Electron microscopy of decorated crystals for the determination of crystallographic rotation and translation parameters in large protein complexes.

The lumazine synthase/riboflavin synthase complex of Bacillus subtilis consists of an icosahedral capsid of 60 beta subunits enclosing a core of 3 alpha subunits. The preparation of reconstituted hollow capsids consisting of 60 beta subunits and their crystallization in a hexagonal (space group P6(3)22) and in a monoclinic (space group C2) modification have been described. The rotational and translational parameters of the protein molecules in both crystal forms were studied by electron microscopy of freeze-etch replicas and by Patterson correlation techniques. Decoration with silver and image processing provided images with the positions of the 3-fold and 5-fold molecular axes being labelled by metal clusters.
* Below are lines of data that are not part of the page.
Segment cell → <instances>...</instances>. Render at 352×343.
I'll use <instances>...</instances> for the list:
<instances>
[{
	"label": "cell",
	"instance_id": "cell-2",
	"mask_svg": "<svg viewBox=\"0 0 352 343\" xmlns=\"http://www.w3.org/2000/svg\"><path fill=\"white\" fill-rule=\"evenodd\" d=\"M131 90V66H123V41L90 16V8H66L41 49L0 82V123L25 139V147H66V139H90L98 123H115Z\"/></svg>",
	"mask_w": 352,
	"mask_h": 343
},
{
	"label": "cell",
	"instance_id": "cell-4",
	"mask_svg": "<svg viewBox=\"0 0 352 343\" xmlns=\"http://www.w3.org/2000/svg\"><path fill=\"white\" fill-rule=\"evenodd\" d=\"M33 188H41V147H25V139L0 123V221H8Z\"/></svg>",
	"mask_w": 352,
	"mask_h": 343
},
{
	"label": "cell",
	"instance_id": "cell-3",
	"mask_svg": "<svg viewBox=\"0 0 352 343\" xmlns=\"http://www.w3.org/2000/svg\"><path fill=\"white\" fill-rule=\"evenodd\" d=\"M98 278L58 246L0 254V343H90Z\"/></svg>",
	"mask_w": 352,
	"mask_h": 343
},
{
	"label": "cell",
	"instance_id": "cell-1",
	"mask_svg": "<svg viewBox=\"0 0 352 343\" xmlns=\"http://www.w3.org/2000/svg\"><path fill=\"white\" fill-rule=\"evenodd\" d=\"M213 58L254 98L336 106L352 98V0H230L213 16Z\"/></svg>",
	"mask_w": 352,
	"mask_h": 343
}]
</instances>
This allowed the unequivocal determination of the orientation and translational position of the protein molecules with respect to the crystallographic axes in the hexagonal modification. From inspection of the decoration images it was immediately obvious that the hexagonal crystal forms of alpha 3 beta 60 and of beta 60 are isomorphous. In the monoclinic crystals, a local icosahedral 2-fold coincides with the crystallographic 2-fold axis. The exact solution of the particle orientation was determined by interpretation of Patterson self-rotation functions for the icosahedral symmetry axes. Rotational and translational parameters for the monoclinic modification are given. A rational procedure for the efficient application of freeze-etching techniques in order to elucidate the packing in crystals of large proteins is described.